You cannot expect any soldier to go into battle with bullets (ie drugs) that don’t fit their gun (ie your body’s personal drug requirement)

Neither can you expect soldiers to fire guns when they haven’t been shown where the trigger is (ie how to take our drugs)

They also need to know of potential flaws in the bullets (ie behavioural problems and dyskinesia)and have a system in place that identifies and stops them exploding in our faces

Also I feel we get sometimes get distracted from the day to day dealing with pd by news of new developments in long range artillery (ie Prosavin etc) and nuclear warheads (ie a cure).

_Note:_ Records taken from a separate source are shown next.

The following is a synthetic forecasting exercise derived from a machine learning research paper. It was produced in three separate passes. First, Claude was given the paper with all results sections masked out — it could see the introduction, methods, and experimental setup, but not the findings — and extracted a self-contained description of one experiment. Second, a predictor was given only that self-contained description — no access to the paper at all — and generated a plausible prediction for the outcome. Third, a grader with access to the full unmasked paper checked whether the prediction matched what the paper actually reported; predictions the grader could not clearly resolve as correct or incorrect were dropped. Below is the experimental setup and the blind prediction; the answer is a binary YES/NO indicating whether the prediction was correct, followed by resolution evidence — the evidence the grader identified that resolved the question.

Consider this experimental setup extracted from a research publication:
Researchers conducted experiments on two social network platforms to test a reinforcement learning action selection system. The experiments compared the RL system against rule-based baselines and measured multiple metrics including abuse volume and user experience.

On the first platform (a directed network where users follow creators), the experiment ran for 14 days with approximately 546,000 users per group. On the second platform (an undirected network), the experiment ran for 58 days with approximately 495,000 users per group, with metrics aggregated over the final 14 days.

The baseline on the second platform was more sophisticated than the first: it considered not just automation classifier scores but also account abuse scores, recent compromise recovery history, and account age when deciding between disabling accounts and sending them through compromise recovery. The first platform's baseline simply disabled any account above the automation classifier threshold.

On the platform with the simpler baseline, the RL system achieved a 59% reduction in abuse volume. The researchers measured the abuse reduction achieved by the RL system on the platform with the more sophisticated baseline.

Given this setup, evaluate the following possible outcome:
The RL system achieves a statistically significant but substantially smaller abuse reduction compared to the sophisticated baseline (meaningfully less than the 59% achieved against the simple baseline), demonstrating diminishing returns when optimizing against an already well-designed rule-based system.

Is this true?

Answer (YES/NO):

It’s good to have hope for a future victory but in the trenches we need help now.

Back to love and peace and what does this all mean for us.

When I was diagnosed back in 2003 I was firstly assessed as to how far my pd had progressed.

My right arm was pretty useless, I couldn’t write or use a computer mouse and my right leg dragged. Fairly advanced I would say.

I was put on a Dopamine Agonist, Mirapexin which was titrated up (introduced gradually in small increments) until I felt the benefit. I was also given a drug to combat feeling sick called Domperidone. This worked great and I was able to drop the Domperidone.

I was then on 3 x 0.7mg tablets, any need for increase was done slowly. Mirapexin worked for me although it created a problem in behaviour.

Dopamine Agonists (DA’s) were generally used to give us more time before the introduction of sinemet / madopar etc.

My neuro is a PD specialist. I believe he adopted the correct approach generally. Mirapexin was augmented with Selegeline and eventually Sinemet Plus was introduced, which worked very well.

The approach was DA plus Selegeline / Azilect then Sinemet/Madopar

I respect that each Neuro has to make his own assessment and that certain drugs don’t suit all people.

However, judging from personal experience and people I know and looking at the postings on a number of forums the following concerns me:

DA’s are being introduced immediately as a slow release. It’s not as easy (if possible at all) to titrate up and patients may have adverse reactions. People are being told to go up to the maintenance dose of a DA even though they are fine on less and the increase is causing a problem for them. These problems then lead to the early introduction of sinemet.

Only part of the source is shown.